Great Expectations
The pastor at our church says we wildly overestimate what we can do in one year and we vastly underestimate what we can do in five years. During a recent healing session with a client who was working on creating her vision for the year to come, I opened my mesa, the sacred cloth that holds my healing stones, and noticed two pieces of paper. While she worked on her vision I opened the papers. On one I wrote my goals for 2016. On the other I wrote my vision for my family and myself. Upon reading this list, which I hadn’t looked at in a few months, I was surprised to see that I hadn’t hit one single target that I set for myself, such as 20 people in a certain workshop, 15 in a teacher training, finishing a portion of my book by a certain time. In the past this would have really upset me, but for some reason, this time, perhaps due to sleep deprivation, I laughed out loud. Then I looked at the list of intentions: a calm, gentle birth; a happy, healthy baby girl; passion for my work, abundance for my family, and a deeply loving relationship with my husband. On this list almost everything has come to be or is in the process of becoming. Seeing the two lists in such sharp contrast made me think of the great teaching from the Yoga Sutras- Practice is a balance of effort and non-attachment. I wildly overestimated what I could do in terms of work during a year in which I spent the first half pregnant and the last half caring for a newborn. I put expectations on myself, not just to teach those workshops and trainings, but also to achieve a very specific outcome in the number of people who would attend.
I gave as much effort as I could to each thing listed on that paper, but still fell short of my own expectations. How often do we all do this to ourselves? On the other list my effort was internal, working on gratitude, positive thinking, self-care and harmony in relationships. The outcome could not be quantified from the outside, only qualified from the inside.

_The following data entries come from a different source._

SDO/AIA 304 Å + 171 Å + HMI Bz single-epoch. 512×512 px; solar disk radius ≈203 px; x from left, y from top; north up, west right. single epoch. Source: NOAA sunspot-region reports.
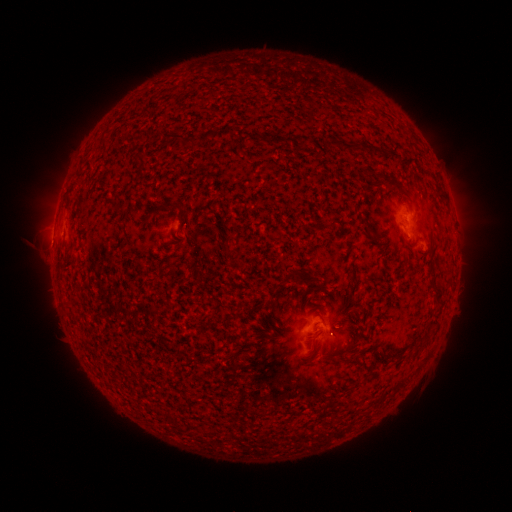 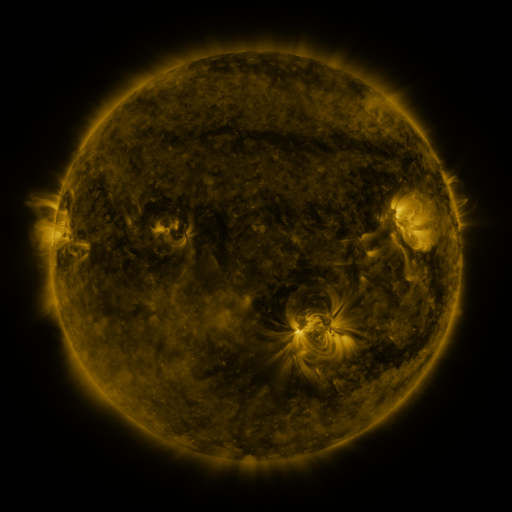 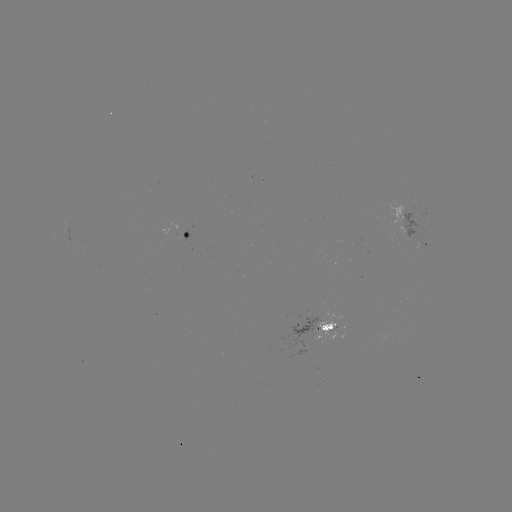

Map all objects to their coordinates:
spotted active region: (408, 216)
spotted active region: (190, 237)
spotted active region: (425, 246)
spotted active region: (326, 328)
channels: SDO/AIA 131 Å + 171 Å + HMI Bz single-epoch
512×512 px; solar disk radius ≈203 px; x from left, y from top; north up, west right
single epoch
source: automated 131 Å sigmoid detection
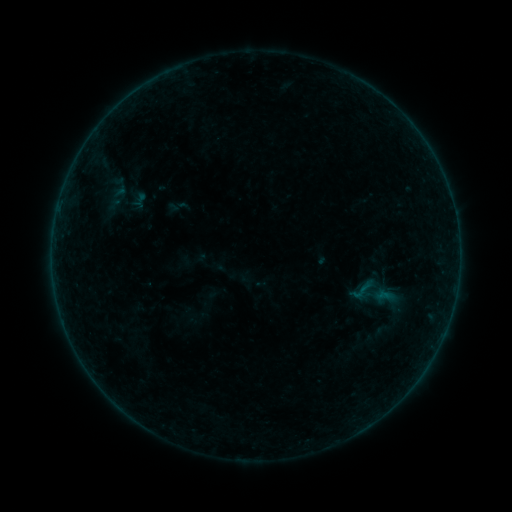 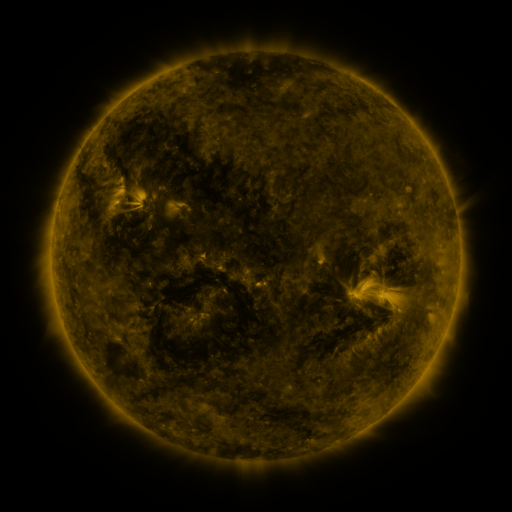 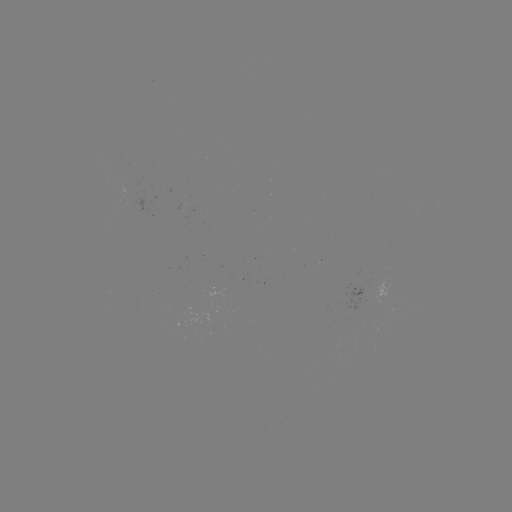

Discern sigmoid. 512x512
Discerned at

Effort, as advised by the Sutras, helps us create things. Nothing in our lives just happens without some sort of energetic movement. However, when we overestimate what we can do in a certain amount of time, we will inevitably be disappointed, because the outcome is not dependent only on our effort, it is dependent on the complex dance of creation of which we are a part.
Non-attachment helps us see that even if we don’t meet our own expectations, our effort in itself is important. In a place of non-attachment I could see that each workshop, regardless of the number of students who attended, was perfect in its own way and I was only a small part of that perfection.
After looking at those papers I thought back to what our pastor said. What if I give myself 5 years to accomplish everything on the list? It will take more patience and persistence, but I know from experience that it will be worth the effort. What if I also turn my expectations for my work into intentions? Instead of placing a numerical value on my work what if I intend on a deeply nourishing and transformative workshop or retreat for everyone who attends, including myself? This I already know I will accomplish, because this is what resonates on the deepest level. This is soul work.
As you step into the New Year, rather than being so hard on yourself for falling short of your own great expectations, rather than giving up completely, why don’t you turn those expectations into intentions? What is it that you are really wanting when you expect yourself to earn more money, lose more weight, or meet the person of your dreams? Look at the essence of those desires- abundance, lightness, connection, and intend on that. Let go of the time frame, but don’t let go of your passion. In this way, I am certain that while things may not come to you in the exact package you wanted at the exact time, they will come to you. And five years from now you can look back and say, Of course I did that, it just took a little longer than I expected.